Comme preuve, prenons cette lettre du mois d’août dernier transmise
par la Division des permis et programmes
de la Ville qui, comme un éclair dans un ciel bleu, enjoignait, encore une
fois, à certains propriétaires de procéder, pour
le 1er octobre 1998, à
l’installation de ce que l’on désigne comme des «arrêts-glace». On pensait en effet pouvoir dormir tranquille suite au dépôt auprès
de la Ville d’une proposition présentant le point de vue du CCVQ et qui
visait à améliorer et nuancer cette mesure et, surtout, après la confirmation
du conseiller municipal du quartier, Monsieur André Marier, à l’effet que la
Ville avait décidé de surseoir à l’application de ce règlement afin d’en
revoir la pertinence et, présumément, l’améliorer quelque peu. Le rapport du service de la Ville qui devait analyser l’opportunité
de mettre ce règlement en oeuvre à la suite des demandes formulées par le
CCVQ était encore attendu. Bureaucratie!
Manque de communication entre la planification et les opérations!
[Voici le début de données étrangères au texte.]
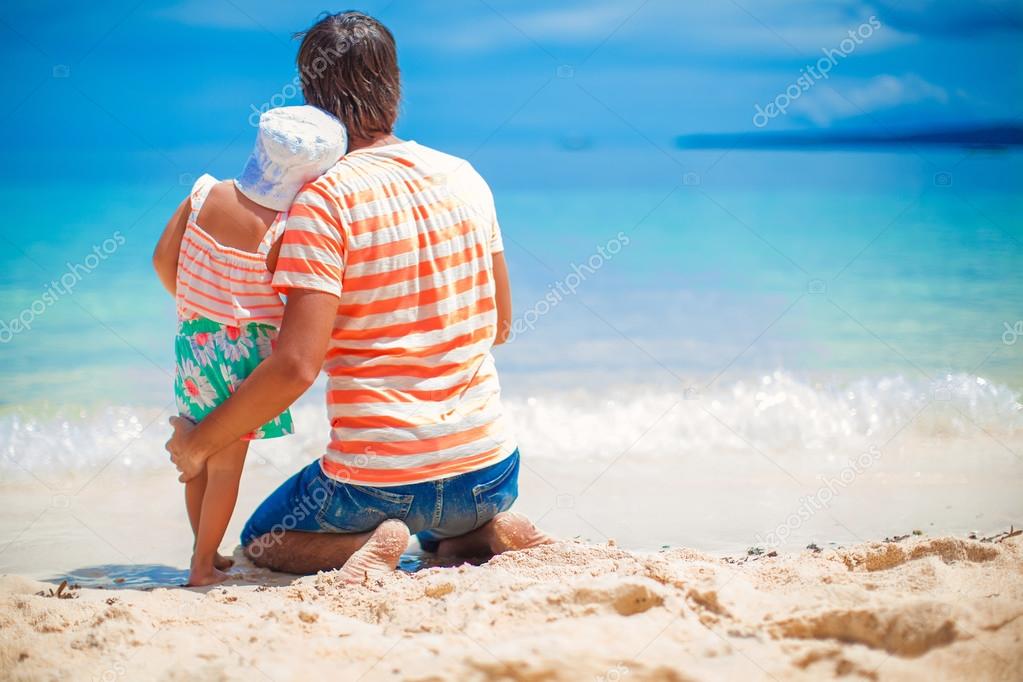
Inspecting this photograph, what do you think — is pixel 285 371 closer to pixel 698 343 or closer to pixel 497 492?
pixel 497 492

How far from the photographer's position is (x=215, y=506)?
7.48ft

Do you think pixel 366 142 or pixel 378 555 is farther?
pixel 366 142

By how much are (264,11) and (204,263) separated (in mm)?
7973

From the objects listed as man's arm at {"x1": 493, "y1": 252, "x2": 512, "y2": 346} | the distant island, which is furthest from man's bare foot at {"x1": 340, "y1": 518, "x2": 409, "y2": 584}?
the distant island

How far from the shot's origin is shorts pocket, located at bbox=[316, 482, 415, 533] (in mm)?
2250
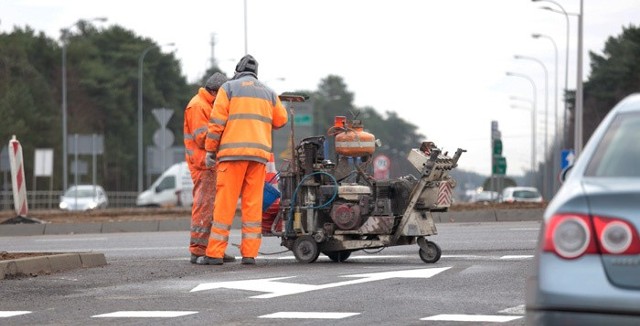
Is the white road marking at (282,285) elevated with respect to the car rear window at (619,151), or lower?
lower

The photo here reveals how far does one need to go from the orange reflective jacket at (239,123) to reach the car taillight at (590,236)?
356 inches

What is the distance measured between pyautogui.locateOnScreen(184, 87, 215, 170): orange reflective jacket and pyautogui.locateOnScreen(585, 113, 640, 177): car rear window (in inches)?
365

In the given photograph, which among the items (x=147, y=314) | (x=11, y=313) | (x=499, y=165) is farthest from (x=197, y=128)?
(x=499, y=165)

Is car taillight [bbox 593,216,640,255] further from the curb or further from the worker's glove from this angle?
the worker's glove

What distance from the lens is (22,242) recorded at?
24.0m

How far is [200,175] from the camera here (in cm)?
1598

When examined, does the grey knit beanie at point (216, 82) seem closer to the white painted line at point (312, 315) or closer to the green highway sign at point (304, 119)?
the white painted line at point (312, 315)

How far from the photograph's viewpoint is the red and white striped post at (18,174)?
28344 mm

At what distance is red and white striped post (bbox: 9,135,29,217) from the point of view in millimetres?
28344

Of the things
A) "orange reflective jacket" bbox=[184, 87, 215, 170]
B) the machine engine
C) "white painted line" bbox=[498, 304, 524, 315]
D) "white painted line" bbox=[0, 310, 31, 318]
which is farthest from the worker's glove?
"white painted line" bbox=[498, 304, 524, 315]

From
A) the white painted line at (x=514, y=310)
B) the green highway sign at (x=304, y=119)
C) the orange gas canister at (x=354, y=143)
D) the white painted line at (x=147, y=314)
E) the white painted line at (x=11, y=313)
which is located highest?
the green highway sign at (x=304, y=119)

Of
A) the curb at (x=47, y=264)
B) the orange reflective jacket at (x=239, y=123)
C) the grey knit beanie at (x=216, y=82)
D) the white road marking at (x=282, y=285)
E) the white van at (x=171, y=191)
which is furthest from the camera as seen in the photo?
the white van at (x=171, y=191)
Qui sait...? Ce rapport se fait d’ailleurs toujours attendre et M.
Marier n’aurait pas été mis au courant que l’administration procédait à
l’application du règlement contesté par le CCVQ; même si aucun suivi
n’avait encore été donné à nos propositions.
Quelques jours après la réception de la malencontreuse lettre de la Division
des permis et programmes, on a évidemment alerter M. Marier. Celui-ci a
relancé l’affaire. Des fonctionnaires ont tenu une ou des réunions.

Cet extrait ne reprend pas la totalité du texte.